Les serviettes de gardien sont devenues particulièrement associées à ces croyances. Selon la Loi 1 de la FIFA, les poteaux de but doivent être fixés avec un filet qui ne doit rien porter, ce qui signifie que les serviettes ne devraient techniquement pas être placées près de la surface de but. Bien que la plupart des arbitres n'appliquent pas strictement cette règle, elle fournit une base réglementaire à la controverse.
La croyance veut que les serviettes puissent être imprégnées de substances ou bénies par des marabouts pour protéger le but ou porter chance. Même sans aucune substance réelle, la simple présence d'une serviette peut psychologiquement déstabiliser des adversaires conscients de ces pratiques. Les joueurs marocains, bien au fait de ces traditions, agissaient peut-être sur cette dimension psychologique plutôt que sur une utilisation confirmée de pratiques mystiques par les Sénégalais.
Ce n'était pas un incident isolé. Lors de la demi-finale du Maroc contre le Nigeria, le gardien Stanley Nwabali a fait face à des tentatives identiques de retrait de serviette, avec du personnel de sécurité et des ramasseurs de balles volant ses serviettes à plusieurs reprises. Après la défaite du Maroc en finale, Nwabali a sarcastiquement proposé : « Vous pouvez utiliser toutes mes serviettes pour essuyer vos larmes. »

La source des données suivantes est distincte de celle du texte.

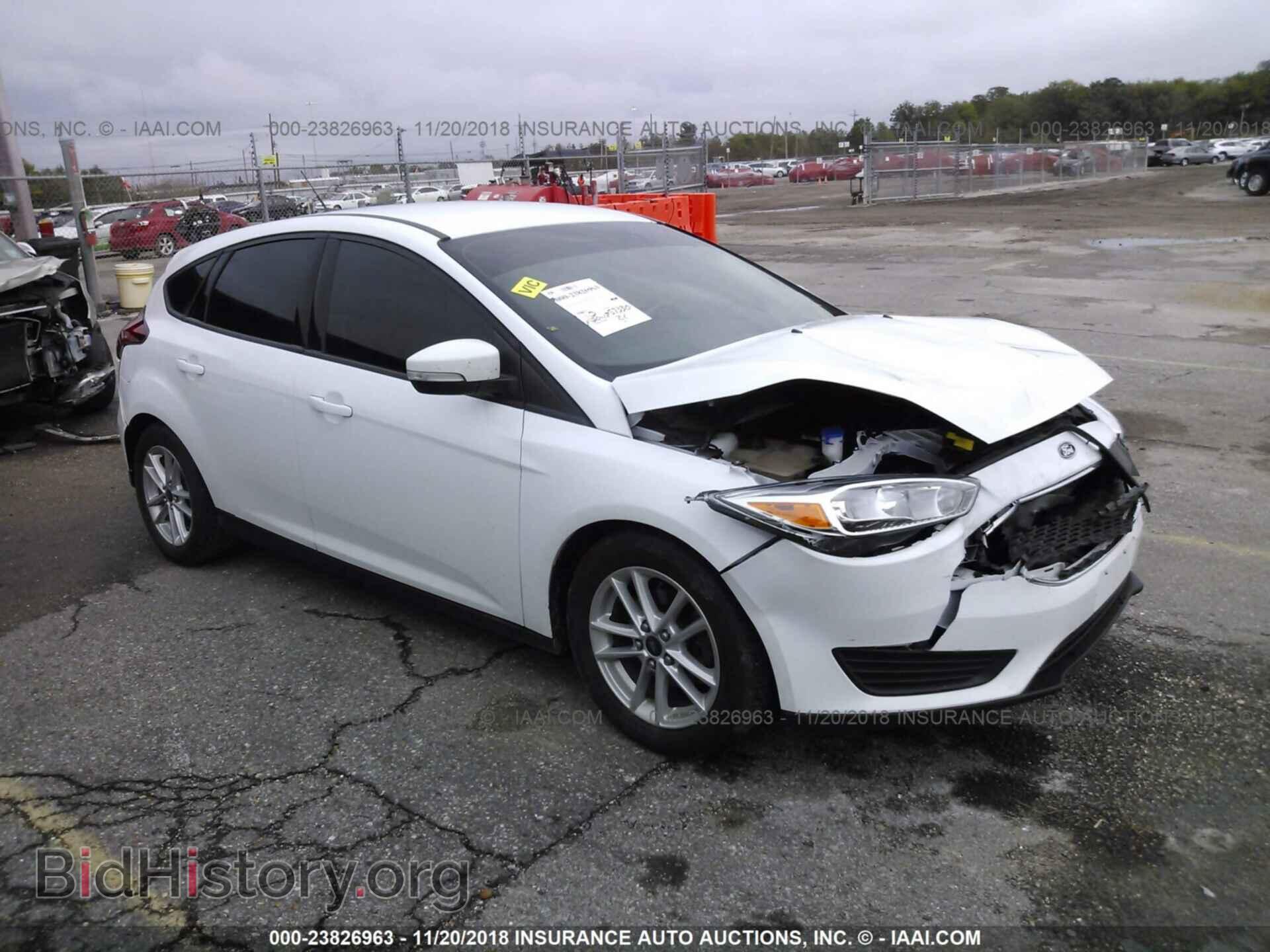 Photo 1FADP3K2XGL230950 - Ford Focus 2016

L'histoire du football africain est remplie de cas documentés de pratiques mystiques. Lors de la finale de la CAN U20 2017 entre le Sénégal et la Zambie, le joueur sénégalais Ibrahima Ndiaye a été surpris en train de placer un gris-gris dans le but zambien pendant un arrêt de jeu. Le gardien zambien l'a immédiatement repéré et a alerté l'arbitre.
Le cas le plus célèbre implique peut-être l'ancien gardien de Liverpool, Bruce Grobbelaar, qui a affirmé avoir mis fin à une disette de 30 ans en urinant sur les poteaux d'Anfield, suivant les instructions d'un marabout de 1990. Le gardien zimbabwéen a admis avoir rempli une bouteille d'eau avec son urine et l'avoir répandue sur les poteaux lors d'un match.

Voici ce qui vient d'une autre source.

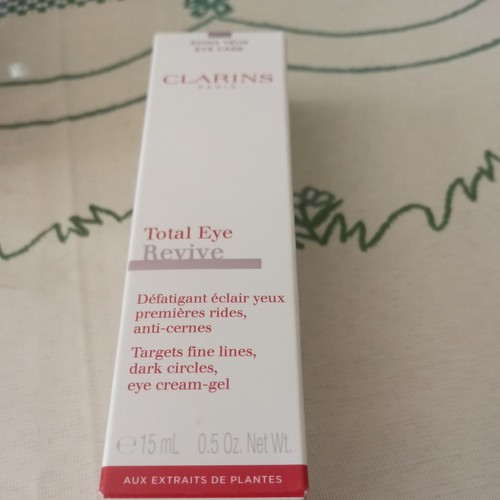 Clarins total eye - , revive
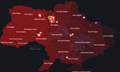 Nga tấn công Ukraine quy mô lớn vài ngày sau chiến dịch Mạng nhện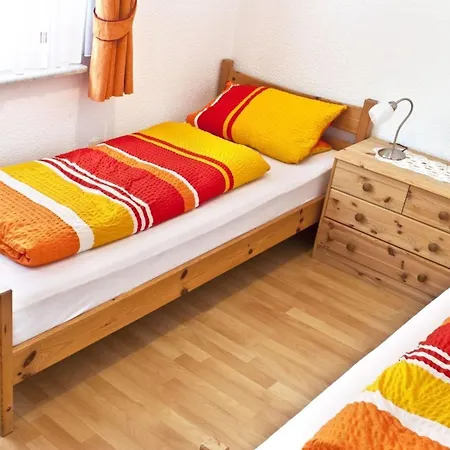 A In Haus Seewind Comfortable Vacation Wittdün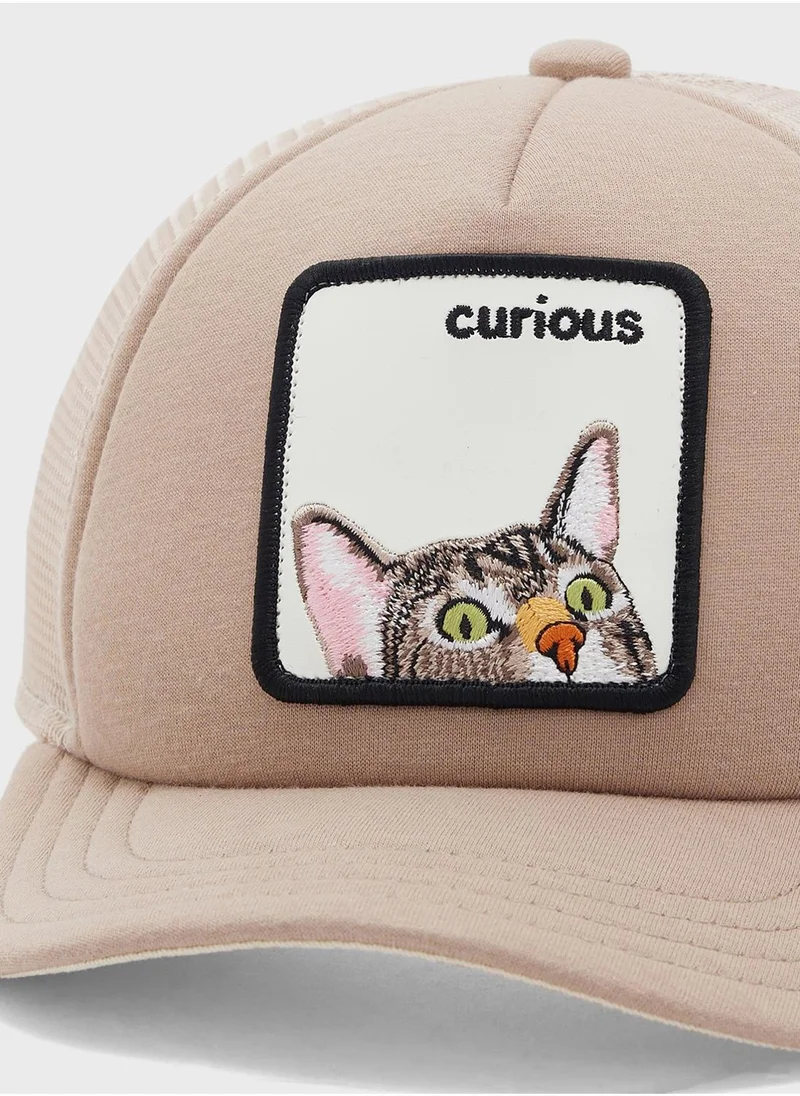 Goorin Bros. What'S That Curved Peak Cap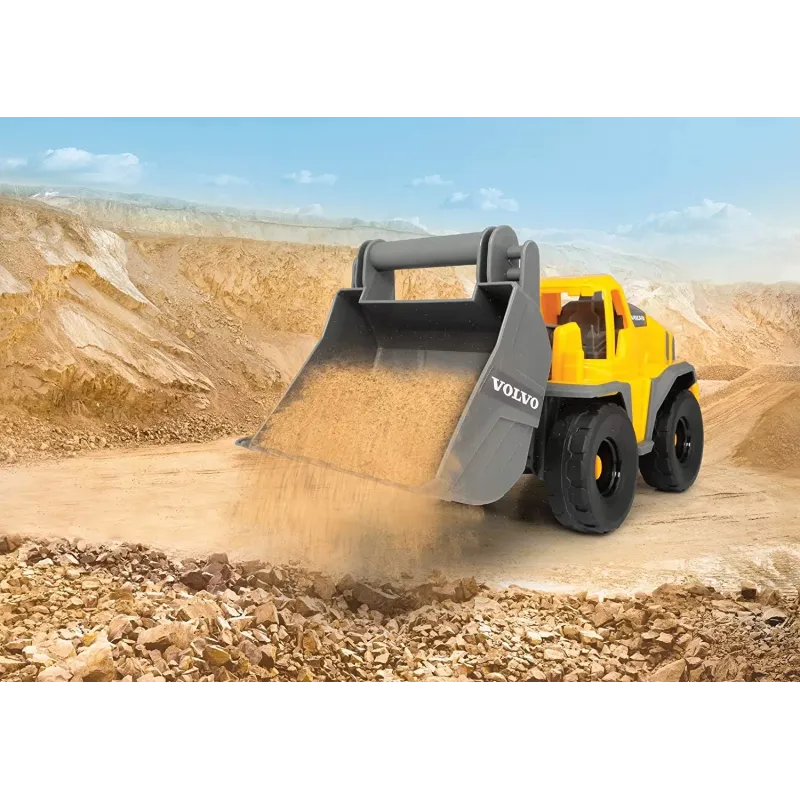 DICKIE BULDOZER VOLVO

Un politicien marocain de premier plan a ajouté de l'huile sur le feu en accusant publiquement le Sénégal d'avoir utilisé le vaudou avant le penalty de Brahim Diaz, que Mendy a spectaculairement arrêté sur une tentative de panenka. Des vidéos circulant sur les réseaux sociaux montreraient un membre du staff sénégalais versant du liquide sur le terrain avant le match, bien que cela n'ait pas été officiellement vérifié.
L'incident de la serviette met en lumière l'intersection complexe entre le sport, la culture et les systèmes de croyances dans le football africain. Que l'on considère ces pratiques comme de la superstition ou une véritable influence spirituelle, leur impact psychologique est indéniable. Les joueurs qui croient que leurs adversaires utilisent des moyens mystiques peuvent devenir distraits, anxieux ou perdre leur concentration, ce qui peut être la vraie « magie » à l'œuvre.
Yehvann Diouf, le héros improbable de la serviette, a ensuite posté une photo sur Instagram le montrant avec sa médaille de vainqueur et la serviette contestée, écrivant simplement : « La voilà. » Pour lui, ce n'était qu'une serviette pour sécher les gants et le visage. Pour d'autres, elle représentait quelque chose de bien plus mystérieux.
L'incident rappelle que dans le football africain, la bataille se livre parfois non seulement sur le terrain, mais aussi dans le domaine des croyances et des perceptions qui font partie de la culture sportive du continent depuis des générations.